O roqueiro e amante da natureza Ted Nugent está ameaçando “abater” cervos e distribuir sua carne aos pobres sempre que celebridades vegetarianas como Pamela Anderson e Sir Paul McCartney criticarem a caça e o consumo de carne em 2010.
Um ávido caçador e conservacionista, Nugent odeia os grupos de defesa dos direitos dos animais que atacam seu hobby favorito e fica bastante irritado quando estrelas insistem que esportes que envolvam abate de animais são cruéis.
O roqueiro disse à revista Royal Flush: “Pam Anderson… pare de falar merda por uns dois minutos e me diga: você está me dizendo que não posso comer carne de cervos? Você não autoriza o consumo de carne de cervo?”
“Meu nome é Ted Nugent e, por causa de Pam Anderson… e de Paul McCartney, e de todos os membros da PETA, sempre que eu ouvir a palavra ‘animal’ e ‘direitos’ na mesma frase, vou matar mais uns cem de qualquer coisa neste ano”.
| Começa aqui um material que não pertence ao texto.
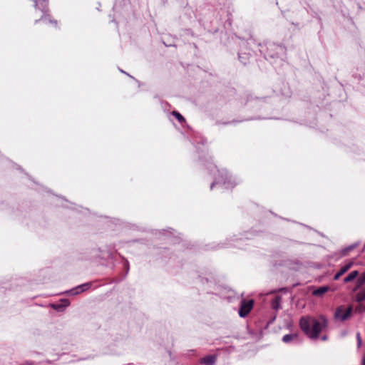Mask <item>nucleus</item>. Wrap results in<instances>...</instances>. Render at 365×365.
Here are the masks:
<instances>
[{"label":"nucleus","instance_id":"obj_25","mask_svg":"<svg viewBox=\"0 0 365 365\" xmlns=\"http://www.w3.org/2000/svg\"><path fill=\"white\" fill-rule=\"evenodd\" d=\"M76 292H79V294L81 293L82 292H80V289H77V290H75Z\"/></svg>","mask_w":365,"mask_h":365},{"label":"nucleus","instance_id":"obj_21","mask_svg":"<svg viewBox=\"0 0 365 365\" xmlns=\"http://www.w3.org/2000/svg\"><path fill=\"white\" fill-rule=\"evenodd\" d=\"M327 339V336L326 335H324V336H323L322 337V341H326Z\"/></svg>","mask_w":365,"mask_h":365},{"label":"nucleus","instance_id":"obj_9","mask_svg":"<svg viewBox=\"0 0 365 365\" xmlns=\"http://www.w3.org/2000/svg\"><path fill=\"white\" fill-rule=\"evenodd\" d=\"M329 290V287L328 286H322L312 292V294L316 297H322L324 294Z\"/></svg>","mask_w":365,"mask_h":365},{"label":"nucleus","instance_id":"obj_2","mask_svg":"<svg viewBox=\"0 0 365 365\" xmlns=\"http://www.w3.org/2000/svg\"><path fill=\"white\" fill-rule=\"evenodd\" d=\"M218 173L217 177L215 178V182L211 184L210 188L212 189L214 185L216 184L222 183L225 188H230L234 187V183L231 181L230 179L228 180L227 178V172L225 170H217Z\"/></svg>","mask_w":365,"mask_h":365},{"label":"nucleus","instance_id":"obj_16","mask_svg":"<svg viewBox=\"0 0 365 365\" xmlns=\"http://www.w3.org/2000/svg\"><path fill=\"white\" fill-rule=\"evenodd\" d=\"M173 115L178 120L180 123L185 121V118H183V116L178 111H173Z\"/></svg>","mask_w":365,"mask_h":365},{"label":"nucleus","instance_id":"obj_11","mask_svg":"<svg viewBox=\"0 0 365 365\" xmlns=\"http://www.w3.org/2000/svg\"><path fill=\"white\" fill-rule=\"evenodd\" d=\"M353 264H354L353 262H349V263H347L345 265H344L343 267H341V268L340 269L339 272L341 275H343L353 266Z\"/></svg>","mask_w":365,"mask_h":365},{"label":"nucleus","instance_id":"obj_15","mask_svg":"<svg viewBox=\"0 0 365 365\" xmlns=\"http://www.w3.org/2000/svg\"><path fill=\"white\" fill-rule=\"evenodd\" d=\"M357 286L356 287L359 288L361 286H362L365 283V272L362 274V275L357 279Z\"/></svg>","mask_w":365,"mask_h":365},{"label":"nucleus","instance_id":"obj_10","mask_svg":"<svg viewBox=\"0 0 365 365\" xmlns=\"http://www.w3.org/2000/svg\"><path fill=\"white\" fill-rule=\"evenodd\" d=\"M359 272L358 271H352L350 272L346 277L344 279V283H348L349 282L353 281L356 277L358 276Z\"/></svg>","mask_w":365,"mask_h":365},{"label":"nucleus","instance_id":"obj_18","mask_svg":"<svg viewBox=\"0 0 365 365\" xmlns=\"http://www.w3.org/2000/svg\"><path fill=\"white\" fill-rule=\"evenodd\" d=\"M62 302H63L62 307H68L69 305V304H70L69 301L68 299H63Z\"/></svg>","mask_w":365,"mask_h":365},{"label":"nucleus","instance_id":"obj_1","mask_svg":"<svg viewBox=\"0 0 365 365\" xmlns=\"http://www.w3.org/2000/svg\"><path fill=\"white\" fill-rule=\"evenodd\" d=\"M299 326L304 333L312 339H317L322 330L327 326V318L321 315L319 319L307 316L299 320Z\"/></svg>","mask_w":365,"mask_h":365},{"label":"nucleus","instance_id":"obj_6","mask_svg":"<svg viewBox=\"0 0 365 365\" xmlns=\"http://www.w3.org/2000/svg\"><path fill=\"white\" fill-rule=\"evenodd\" d=\"M91 287V283H85L83 284H81L79 286H77L76 287L70 289L68 291V293L71 295H76L79 294V292H76L75 290L80 289V292H84L87 289H88Z\"/></svg>","mask_w":365,"mask_h":365},{"label":"nucleus","instance_id":"obj_17","mask_svg":"<svg viewBox=\"0 0 365 365\" xmlns=\"http://www.w3.org/2000/svg\"><path fill=\"white\" fill-rule=\"evenodd\" d=\"M354 248L353 246H351V247H349L348 248H346L344 249L343 251H342V255L344 256L346 255L347 252H349V250H352Z\"/></svg>","mask_w":365,"mask_h":365},{"label":"nucleus","instance_id":"obj_22","mask_svg":"<svg viewBox=\"0 0 365 365\" xmlns=\"http://www.w3.org/2000/svg\"><path fill=\"white\" fill-rule=\"evenodd\" d=\"M361 365H365V356L362 359Z\"/></svg>","mask_w":365,"mask_h":365},{"label":"nucleus","instance_id":"obj_26","mask_svg":"<svg viewBox=\"0 0 365 365\" xmlns=\"http://www.w3.org/2000/svg\"><path fill=\"white\" fill-rule=\"evenodd\" d=\"M126 75L129 76L130 78H132V76H130L128 73H126Z\"/></svg>","mask_w":365,"mask_h":365},{"label":"nucleus","instance_id":"obj_5","mask_svg":"<svg viewBox=\"0 0 365 365\" xmlns=\"http://www.w3.org/2000/svg\"><path fill=\"white\" fill-rule=\"evenodd\" d=\"M282 341L289 344V343H295L298 344L300 342V340L299 339V334L294 333V334H286L282 337Z\"/></svg>","mask_w":365,"mask_h":365},{"label":"nucleus","instance_id":"obj_14","mask_svg":"<svg viewBox=\"0 0 365 365\" xmlns=\"http://www.w3.org/2000/svg\"><path fill=\"white\" fill-rule=\"evenodd\" d=\"M356 301L361 302L365 299V289L362 292L357 293L356 294Z\"/></svg>","mask_w":365,"mask_h":365},{"label":"nucleus","instance_id":"obj_24","mask_svg":"<svg viewBox=\"0 0 365 365\" xmlns=\"http://www.w3.org/2000/svg\"><path fill=\"white\" fill-rule=\"evenodd\" d=\"M120 71L121 73H123L126 74V73L124 71H123V70H120Z\"/></svg>","mask_w":365,"mask_h":365},{"label":"nucleus","instance_id":"obj_13","mask_svg":"<svg viewBox=\"0 0 365 365\" xmlns=\"http://www.w3.org/2000/svg\"><path fill=\"white\" fill-rule=\"evenodd\" d=\"M38 21H43L46 24L48 23H53V24H56V21H51L48 16L43 15Z\"/></svg>","mask_w":365,"mask_h":365},{"label":"nucleus","instance_id":"obj_20","mask_svg":"<svg viewBox=\"0 0 365 365\" xmlns=\"http://www.w3.org/2000/svg\"><path fill=\"white\" fill-rule=\"evenodd\" d=\"M342 276L339 272L334 275V280H338L340 277Z\"/></svg>","mask_w":365,"mask_h":365},{"label":"nucleus","instance_id":"obj_4","mask_svg":"<svg viewBox=\"0 0 365 365\" xmlns=\"http://www.w3.org/2000/svg\"><path fill=\"white\" fill-rule=\"evenodd\" d=\"M254 304L253 300H242L239 310V315L241 317H245L252 310Z\"/></svg>","mask_w":365,"mask_h":365},{"label":"nucleus","instance_id":"obj_23","mask_svg":"<svg viewBox=\"0 0 365 365\" xmlns=\"http://www.w3.org/2000/svg\"><path fill=\"white\" fill-rule=\"evenodd\" d=\"M278 48L282 51L283 50V48L281 46H279Z\"/></svg>","mask_w":365,"mask_h":365},{"label":"nucleus","instance_id":"obj_7","mask_svg":"<svg viewBox=\"0 0 365 365\" xmlns=\"http://www.w3.org/2000/svg\"><path fill=\"white\" fill-rule=\"evenodd\" d=\"M217 360V355H207L200 359V364L204 365H215Z\"/></svg>","mask_w":365,"mask_h":365},{"label":"nucleus","instance_id":"obj_3","mask_svg":"<svg viewBox=\"0 0 365 365\" xmlns=\"http://www.w3.org/2000/svg\"><path fill=\"white\" fill-rule=\"evenodd\" d=\"M352 313V307L350 306L348 308H345L344 306H339L336 308L334 313V318L341 322H344L349 319Z\"/></svg>","mask_w":365,"mask_h":365},{"label":"nucleus","instance_id":"obj_8","mask_svg":"<svg viewBox=\"0 0 365 365\" xmlns=\"http://www.w3.org/2000/svg\"><path fill=\"white\" fill-rule=\"evenodd\" d=\"M48 5V0H35V7L43 13L46 12Z\"/></svg>","mask_w":365,"mask_h":365},{"label":"nucleus","instance_id":"obj_12","mask_svg":"<svg viewBox=\"0 0 365 365\" xmlns=\"http://www.w3.org/2000/svg\"><path fill=\"white\" fill-rule=\"evenodd\" d=\"M281 302V297H276L272 302V308L274 309H278L279 308Z\"/></svg>","mask_w":365,"mask_h":365},{"label":"nucleus","instance_id":"obj_19","mask_svg":"<svg viewBox=\"0 0 365 365\" xmlns=\"http://www.w3.org/2000/svg\"><path fill=\"white\" fill-rule=\"evenodd\" d=\"M356 337H357L358 346H361V339L359 333L357 334Z\"/></svg>","mask_w":365,"mask_h":365}]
“Tenho autorização ilimitada para caçar cervos em Michigan e no Texas… E não vou só matá-los: vou abatê-los, limpá-los, tirar a pele, esquartejá-los, cortá-los e dar para restaurantes de sopas e abrigos para sem-teto dos EUA… Esse é meu objetivo de vida”.
Nugent também critica os vegetarianos, que insistem que tofu é mais saudável que carne. Ele alega que colher os ingredientes para produzir essa alternativa à carne é mais danoso ao meio-ambiente do que a caça.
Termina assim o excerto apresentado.